Buying carpet these days is very confusing...and very expensive, and I would like some opinions on the best way to pay for it.

We don't have a huge house any more, thank goodness, but to replace the original carpet that was installed when it was built 20 years ago is going to be around $4,000. This is not the cheapest carpet but it's not top of the line either. We've had 2 different local carpet installers come out and measure and give us prices. 
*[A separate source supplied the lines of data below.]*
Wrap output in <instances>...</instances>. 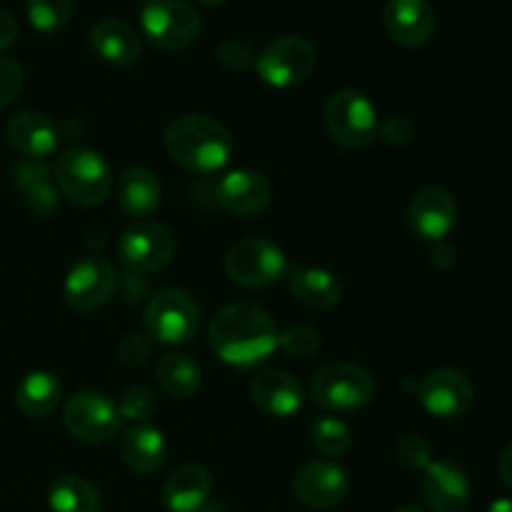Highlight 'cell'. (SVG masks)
Listing matches in <instances>:
<instances>
[{
    "label": "cell",
    "mask_w": 512,
    "mask_h": 512,
    "mask_svg": "<svg viewBox=\"0 0 512 512\" xmlns=\"http://www.w3.org/2000/svg\"><path fill=\"white\" fill-rule=\"evenodd\" d=\"M210 348L233 368H253L278 350V328L268 310L255 303H230L208 328Z\"/></svg>",
    "instance_id": "6da1fadb"
},
{
    "label": "cell",
    "mask_w": 512,
    "mask_h": 512,
    "mask_svg": "<svg viewBox=\"0 0 512 512\" xmlns=\"http://www.w3.org/2000/svg\"><path fill=\"white\" fill-rule=\"evenodd\" d=\"M165 150L183 168L200 175L220 173L235 153L230 130L208 115H180L165 128Z\"/></svg>",
    "instance_id": "7a4b0ae2"
},
{
    "label": "cell",
    "mask_w": 512,
    "mask_h": 512,
    "mask_svg": "<svg viewBox=\"0 0 512 512\" xmlns=\"http://www.w3.org/2000/svg\"><path fill=\"white\" fill-rule=\"evenodd\" d=\"M53 175L60 195L78 208L103 205L115 185L110 165L105 163L103 155L88 148H75L60 155Z\"/></svg>",
    "instance_id": "3957f363"
},
{
    "label": "cell",
    "mask_w": 512,
    "mask_h": 512,
    "mask_svg": "<svg viewBox=\"0 0 512 512\" xmlns=\"http://www.w3.org/2000/svg\"><path fill=\"white\" fill-rule=\"evenodd\" d=\"M310 398L333 413L360 410L375 398V378L355 363H328L310 378Z\"/></svg>",
    "instance_id": "277c9868"
},
{
    "label": "cell",
    "mask_w": 512,
    "mask_h": 512,
    "mask_svg": "<svg viewBox=\"0 0 512 512\" xmlns=\"http://www.w3.org/2000/svg\"><path fill=\"white\" fill-rule=\"evenodd\" d=\"M325 128H328L330 138L343 148H368L378 138V110L370 103L368 95L355 88H343L330 95L328 105H325Z\"/></svg>",
    "instance_id": "5b68a950"
},
{
    "label": "cell",
    "mask_w": 512,
    "mask_h": 512,
    "mask_svg": "<svg viewBox=\"0 0 512 512\" xmlns=\"http://www.w3.org/2000/svg\"><path fill=\"white\" fill-rule=\"evenodd\" d=\"M148 338L160 345L188 343L200 325V308L183 288H165L148 300L143 313Z\"/></svg>",
    "instance_id": "8992f818"
},
{
    "label": "cell",
    "mask_w": 512,
    "mask_h": 512,
    "mask_svg": "<svg viewBox=\"0 0 512 512\" xmlns=\"http://www.w3.org/2000/svg\"><path fill=\"white\" fill-rule=\"evenodd\" d=\"M140 28L150 45L168 53L190 48L203 33L198 10L183 0H148L140 10Z\"/></svg>",
    "instance_id": "52a82bcc"
},
{
    "label": "cell",
    "mask_w": 512,
    "mask_h": 512,
    "mask_svg": "<svg viewBox=\"0 0 512 512\" xmlns=\"http://www.w3.org/2000/svg\"><path fill=\"white\" fill-rule=\"evenodd\" d=\"M315 68H318L315 45L298 35L273 40L255 55V73L265 85L278 90L305 83L315 73Z\"/></svg>",
    "instance_id": "ba28073f"
},
{
    "label": "cell",
    "mask_w": 512,
    "mask_h": 512,
    "mask_svg": "<svg viewBox=\"0 0 512 512\" xmlns=\"http://www.w3.org/2000/svg\"><path fill=\"white\" fill-rule=\"evenodd\" d=\"M223 268L243 288H268L288 273V258L268 238H243L230 245Z\"/></svg>",
    "instance_id": "9c48e42d"
},
{
    "label": "cell",
    "mask_w": 512,
    "mask_h": 512,
    "mask_svg": "<svg viewBox=\"0 0 512 512\" xmlns=\"http://www.w3.org/2000/svg\"><path fill=\"white\" fill-rule=\"evenodd\" d=\"M175 235L155 220H140L125 228L118 238V258L135 275L155 273L175 258Z\"/></svg>",
    "instance_id": "30bf717a"
},
{
    "label": "cell",
    "mask_w": 512,
    "mask_h": 512,
    "mask_svg": "<svg viewBox=\"0 0 512 512\" xmlns=\"http://www.w3.org/2000/svg\"><path fill=\"white\" fill-rule=\"evenodd\" d=\"M120 415L113 400L95 390L70 395L63 408V425L75 440L88 445L110 443L120 433Z\"/></svg>",
    "instance_id": "8fae6325"
},
{
    "label": "cell",
    "mask_w": 512,
    "mask_h": 512,
    "mask_svg": "<svg viewBox=\"0 0 512 512\" xmlns=\"http://www.w3.org/2000/svg\"><path fill=\"white\" fill-rule=\"evenodd\" d=\"M115 285H118V275H115L113 263L100 255H90L68 270L63 298L75 313H93L113 298Z\"/></svg>",
    "instance_id": "7c38bea8"
},
{
    "label": "cell",
    "mask_w": 512,
    "mask_h": 512,
    "mask_svg": "<svg viewBox=\"0 0 512 512\" xmlns=\"http://www.w3.org/2000/svg\"><path fill=\"white\" fill-rule=\"evenodd\" d=\"M418 400L433 418L453 420L468 413L475 403V385L463 370L438 368L418 383Z\"/></svg>",
    "instance_id": "4fadbf2b"
},
{
    "label": "cell",
    "mask_w": 512,
    "mask_h": 512,
    "mask_svg": "<svg viewBox=\"0 0 512 512\" xmlns=\"http://www.w3.org/2000/svg\"><path fill=\"white\" fill-rule=\"evenodd\" d=\"M458 223V200L443 185L418 190L408 205V225L420 240L443 243Z\"/></svg>",
    "instance_id": "5bb4252c"
},
{
    "label": "cell",
    "mask_w": 512,
    "mask_h": 512,
    "mask_svg": "<svg viewBox=\"0 0 512 512\" xmlns=\"http://www.w3.org/2000/svg\"><path fill=\"white\" fill-rule=\"evenodd\" d=\"M293 493L308 508L330 510L348 498L350 478L340 465L330 460H315L295 473Z\"/></svg>",
    "instance_id": "9a60e30c"
},
{
    "label": "cell",
    "mask_w": 512,
    "mask_h": 512,
    "mask_svg": "<svg viewBox=\"0 0 512 512\" xmlns=\"http://www.w3.org/2000/svg\"><path fill=\"white\" fill-rule=\"evenodd\" d=\"M383 23L390 40L400 48L418 50L435 35V10L430 0H388Z\"/></svg>",
    "instance_id": "2e32d148"
},
{
    "label": "cell",
    "mask_w": 512,
    "mask_h": 512,
    "mask_svg": "<svg viewBox=\"0 0 512 512\" xmlns=\"http://www.w3.org/2000/svg\"><path fill=\"white\" fill-rule=\"evenodd\" d=\"M270 198H273V185L258 170H230L215 185V200L220 208L243 218L263 213L270 205Z\"/></svg>",
    "instance_id": "e0dca14e"
},
{
    "label": "cell",
    "mask_w": 512,
    "mask_h": 512,
    "mask_svg": "<svg viewBox=\"0 0 512 512\" xmlns=\"http://www.w3.org/2000/svg\"><path fill=\"white\" fill-rule=\"evenodd\" d=\"M305 388L285 370H263L250 380V400L270 418H293L305 405Z\"/></svg>",
    "instance_id": "ac0fdd59"
},
{
    "label": "cell",
    "mask_w": 512,
    "mask_h": 512,
    "mask_svg": "<svg viewBox=\"0 0 512 512\" xmlns=\"http://www.w3.org/2000/svg\"><path fill=\"white\" fill-rule=\"evenodd\" d=\"M5 138L23 158L43 160L58 148L60 130L50 115L40 110H20L5 125Z\"/></svg>",
    "instance_id": "d6986e66"
},
{
    "label": "cell",
    "mask_w": 512,
    "mask_h": 512,
    "mask_svg": "<svg viewBox=\"0 0 512 512\" xmlns=\"http://www.w3.org/2000/svg\"><path fill=\"white\" fill-rule=\"evenodd\" d=\"M423 498L433 512H465L470 505L468 473L448 460H433L425 468Z\"/></svg>",
    "instance_id": "ffe728a7"
},
{
    "label": "cell",
    "mask_w": 512,
    "mask_h": 512,
    "mask_svg": "<svg viewBox=\"0 0 512 512\" xmlns=\"http://www.w3.org/2000/svg\"><path fill=\"white\" fill-rule=\"evenodd\" d=\"M13 185L23 195L25 205L33 210L38 218H53L60 210V190L55 185V175L43 160L20 158L10 168Z\"/></svg>",
    "instance_id": "44dd1931"
},
{
    "label": "cell",
    "mask_w": 512,
    "mask_h": 512,
    "mask_svg": "<svg viewBox=\"0 0 512 512\" xmlns=\"http://www.w3.org/2000/svg\"><path fill=\"white\" fill-rule=\"evenodd\" d=\"M90 48L103 63L113 68H130L143 55L140 35L118 18H103L90 30Z\"/></svg>",
    "instance_id": "7402d4cb"
},
{
    "label": "cell",
    "mask_w": 512,
    "mask_h": 512,
    "mask_svg": "<svg viewBox=\"0 0 512 512\" xmlns=\"http://www.w3.org/2000/svg\"><path fill=\"white\" fill-rule=\"evenodd\" d=\"M213 478L203 465H180L163 485V503L168 512H198L208 505Z\"/></svg>",
    "instance_id": "603a6c76"
},
{
    "label": "cell",
    "mask_w": 512,
    "mask_h": 512,
    "mask_svg": "<svg viewBox=\"0 0 512 512\" xmlns=\"http://www.w3.org/2000/svg\"><path fill=\"white\" fill-rule=\"evenodd\" d=\"M288 290L295 303L313 313H328L343 298V285L325 268H295L288 275Z\"/></svg>",
    "instance_id": "cb8c5ba5"
},
{
    "label": "cell",
    "mask_w": 512,
    "mask_h": 512,
    "mask_svg": "<svg viewBox=\"0 0 512 512\" xmlns=\"http://www.w3.org/2000/svg\"><path fill=\"white\" fill-rule=\"evenodd\" d=\"M115 200L130 218H150L160 208L163 185L148 168H128L115 183Z\"/></svg>",
    "instance_id": "d4e9b609"
},
{
    "label": "cell",
    "mask_w": 512,
    "mask_h": 512,
    "mask_svg": "<svg viewBox=\"0 0 512 512\" xmlns=\"http://www.w3.org/2000/svg\"><path fill=\"white\" fill-rule=\"evenodd\" d=\"M165 455H168L165 435L153 425H133L120 440V458L128 465V470L138 475H150L163 468Z\"/></svg>",
    "instance_id": "484cf974"
},
{
    "label": "cell",
    "mask_w": 512,
    "mask_h": 512,
    "mask_svg": "<svg viewBox=\"0 0 512 512\" xmlns=\"http://www.w3.org/2000/svg\"><path fill=\"white\" fill-rule=\"evenodd\" d=\"M63 400V385L48 370L28 373L15 388V405L25 418H48Z\"/></svg>",
    "instance_id": "4316f807"
},
{
    "label": "cell",
    "mask_w": 512,
    "mask_h": 512,
    "mask_svg": "<svg viewBox=\"0 0 512 512\" xmlns=\"http://www.w3.org/2000/svg\"><path fill=\"white\" fill-rule=\"evenodd\" d=\"M155 375H158V383L170 398L188 400L195 398L203 385V370L195 360H190L183 353H168L158 360L155 365Z\"/></svg>",
    "instance_id": "83f0119b"
},
{
    "label": "cell",
    "mask_w": 512,
    "mask_h": 512,
    "mask_svg": "<svg viewBox=\"0 0 512 512\" xmlns=\"http://www.w3.org/2000/svg\"><path fill=\"white\" fill-rule=\"evenodd\" d=\"M48 505L53 512H100V493L90 480L63 475L50 485Z\"/></svg>",
    "instance_id": "f1b7e54d"
},
{
    "label": "cell",
    "mask_w": 512,
    "mask_h": 512,
    "mask_svg": "<svg viewBox=\"0 0 512 512\" xmlns=\"http://www.w3.org/2000/svg\"><path fill=\"white\" fill-rule=\"evenodd\" d=\"M313 445L328 458H340L353 445V430L335 415H323L313 423Z\"/></svg>",
    "instance_id": "f546056e"
},
{
    "label": "cell",
    "mask_w": 512,
    "mask_h": 512,
    "mask_svg": "<svg viewBox=\"0 0 512 512\" xmlns=\"http://www.w3.org/2000/svg\"><path fill=\"white\" fill-rule=\"evenodd\" d=\"M73 5L75 0H28V23L38 33H60L73 15Z\"/></svg>",
    "instance_id": "4dcf8cb0"
},
{
    "label": "cell",
    "mask_w": 512,
    "mask_h": 512,
    "mask_svg": "<svg viewBox=\"0 0 512 512\" xmlns=\"http://www.w3.org/2000/svg\"><path fill=\"white\" fill-rule=\"evenodd\" d=\"M278 348L293 360H308L320 350L318 330L305 323L288 325L283 333H278Z\"/></svg>",
    "instance_id": "1f68e13d"
},
{
    "label": "cell",
    "mask_w": 512,
    "mask_h": 512,
    "mask_svg": "<svg viewBox=\"0 0 512 512\" xmlns=\"http://www.w3.org/2000/svg\"><path fill=\"white\" fill-rule=\"evenodd\" d=\"M115 408H118L120 420H128V423H143V420H148L150 415L158 410V395H155L153 388L133 385V388H128L123 395H120Z\"/></svg>",
    "instance_id": "d6a6232c"
},
{
    "label": "cell",
    "mask_w": 512,
    "mask_h": 512,
    "mask_svg": "<svg viewBox=\"0 0 512 512\" xmlns=\"http://www.w3.org/2000/svg\"><path fill=\"white\" fill-rule=\"evenodd\" d=\"M395 458L408 470H425L433 463L430 445L423 435H405V438H400L398 445H395Z\"/></svg>",
    "instance_id": "836d02e7"
},
{
    "label": "cell",
    "mask_w": 512,
    "mask_h": 512,
    "mask_svg": "<svg viewBox=\"0 0 512 512\" xmlns=\"http://www.w3.org/2000/svg\"><path fill=\"white\" fill-rule=\"evenodd\" d=\"M215 58L230 73H245V70L255 65L253 50L243 40H225V43H220L218 50H215Z\"/></svg>",
    "instance_id": "e575fe53"
},
{
    "label": "cell",
    "mask_w": 512,
    "mask_h": 512,
    "mask_svg": "<svg viewBox=\"0 0 512 512\" xmlns=\"http://www.w3.org/2000/svg\"><path fill=\"white\" fill-rule=\"evenodd\" d=\"M25 85L23 65L13 58H0V110L8 108Z\"/></svg>",
    "instance_id": "d590c367"
},
{
    "label": "cell",
    "mask_w": 512,
    "mask_h": 512,
    "mask_svg": "<svg viewBox=\"0 0 512 512\" xmlns=\"http://www.w3.org/2000/svg\"><path fill=\"white\" fill-rule=\"evenodd\" d=\"M150 345L143 335H125L118 345V358L120 363L128 365V368H140V365L148 360Z\"/></svg>",
    "instance_id": "8d00e7d4"
},
{
    "label": "cell",
    "mask_w": 512,
    "mask_h": 512,
    "mask_svg": "<svg viewBox=\"0 0 512 512\" xmlns=\"http://www.w3.org/2000/svg\"><path fill=\"white\" fill-rule=\"evenodd\" d=\"M413 133H415L413 123H410L408 118H403V115L388 118L378 130L380 138H383L388 145H393V148H403V145H408L410 140H413Z\"/></svg>",
    "instance_id": "74e56055"
},
{
    "label": "cell",
    "mask_w": 512,
    "mask_h": 512,
    "mask_svg": "<svg viewBox=\"0 0 512 512\" xmlns=\"http://www.w3.org/2000/svg\"><path fill=\"white\" fill-rule=\"evenodd\" d=\"M15 38H18V20H15L13 13L0 8V50L10 48Z\"/></svg>",
    "instance_id": "f35d334b"
},
{
    "label": "cell",
    "mask_w": 512,
    "mask_h": 512,
    "mask_svg": "<svg viewBox=\"0 0 512 512\" xmlns=\"http://www.w3.org/2000/svg\"><path fill=\"white\" fill-rule=\"evenodd\" d=\"M498 470H500V478H503V483L512 490V445H508V448L503 450V455H500Z\"/></svg>",
    "instance_id": "ab89813d"
},
{
    "label": "cell",
    "mask_w": 512,
    "mask_h": 512,
    "mask_svg": "<svg viewBox=\"0 0 512 512\" xmlns=\"http://www.w3.org/2000/svg\"><path fill=\"white\" fill-rule=\"evenodd\" d=\"M485 512H512V500H508V498L495 500V503H490V508Z\"/></svg>",
    "instance_id": "60d3db41"
},
{
    "label": "cell",
    "mask_w": 512,
    "mask_h": 512,
    "mask_svg": "<svg viewBox=\"0 0 512 512\" xmlns=\"http://www.w3.org/2000/svg\"><path fill=\"white\" fill-rule=\"evenodd\" d=\"M198 512H228V510H225V505L215 503V505H203Z\"/></svg>",
    "instance_id": "b9f144b4"
},
{
    "label": "cell",
    "mask_w": 512,
    "mask_h": 512,
    "mask_svg": "<svg viewBox=\"0 0 512 512\" xmlns=\"http://www.w3.org/2000/svg\"><path fill=\"white\" fill-rule=\"evenodd\" d=\"M395 512H425V510L418 508V505H403V508H398Z\"/></svg>",
    "instance_id": "7bdbcfd3"
},
{
    "label": "cell",
    "mask_w": 512,
    "mask_h": 512,
    "mask_svg": "<svg viewBox=\"0 0 512 512\" xmlns=\"http://www.w3.org/2000/svg\"><path fill=\"white\" fill-rule=\"evenodd\" d=\"M198 3H203V5H220V3H225V0H198Z\"/></svg>",
    "instance_id": "ee69618b"
}]
</instances>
What I'd like to know is.....should we take that money out of savings, or finance with 0% interest for 24 months, or does this qualify as home improvement for a home equity loan (and is it worth it to do that???) ?

Thanks.


----------



## Geezerette (May 15, 2019)

About the only thing that comes to mind for me is since they will finance with 0 interest for 24 months, I'd ask  them if they would be willing to give a discount on the $4000 estimate for paying cash up front - assuming this is a reputable dealer you are talking to. I don't know anything about home equity loans but I always thought they were for something permanent, not subject to wear & tear like carpet.


----------



## Colleen (May 15, 2019)

Geezerette said:


> About the only thing that comes to mind for me is since they will finance with 0 interest for 24 months, I'd ask  them if they would be willing to give a discount on the $4000 estimate for paying cash up front - assuming this is a reputable dealer you are talking to. I don't know anything about home equity loans but I always thought they were for something permanent, not subject to wear & tear like carpet.



I forgot to add that we also want to update the fireplace, which will be around $1,000.


----------



## C'est Moi (May 15, 2019)

...


----------



## fmdog44 (May 15, 2019)

Colleen said:


> Buying carpet these days is very confusing...and very expensive, and I would like some opinions on the best way to pay for it.
> 
> We don't have a huge house any more, thank goodness, but to replace the original carpet that was installed when it was built 20 years ago is going to be around $4,000. This is not the cheapest carpet but it's not top of the line either. We've had 2 different local carpet installers come out and measure and give us prices.
> 
> ...


Negotiate on the price. I went from a cost of $3,600 to $2,000 when I called the business and told them I changed my mind because I got a better deal after the sales person left. I said I could get it done for $2,500 they responded we will do it for 2,000.


----------



## Colleen (May 15, 2019)

fmdog44 said:


> Negotiate on the price. I went from a cost of $3,600 to $2,000 when I called the business and told them I changed my mind because I got a better deal after the sales person left. I said I could get it done for $2,500 they responded we will do it for 2,000.



Will you come and negotiate for me???


----------



## JimW (May 16, 2019)

First negotiate your best price.

As long as the the total amount being paid for the 0% interest is the same as if you paid in full after the job was done, I would opt for the 0% interest payments. The way I look at it is that's free money to play with while your savings is hopefully earning interest somewhere else. Even if your money isn't earning any interest you'll still have that money available if you need it.

If you can get a cheaper price on the job for paying cash in full and you can afford to do so, you'll need to weigh the cash savings against whatever interest your money would make in the bank for two years to see which option is better.


----------



## Colleen (May 16, 2019)

JimW said:


> First negotiate your best price.
> 
> As long as the the total amount being paid for the 0% interest is the same as if you paid in full after the job was done, I would opt for the 0% interest payments. The way I look at it is that's free money to play with while your savings is hopefully earning interest somewhere else. Even if your money isn't earning any interest you'll still have that money available if you need it.
> 
> If you can get a cheaper price on the job for paying cash in full and you can afford to do so, you'll need to weigh the cash savings against whatever interest your money would make in the bank for two years to see which option is better.



Thanks  Yes, savings is earning 2%+


----------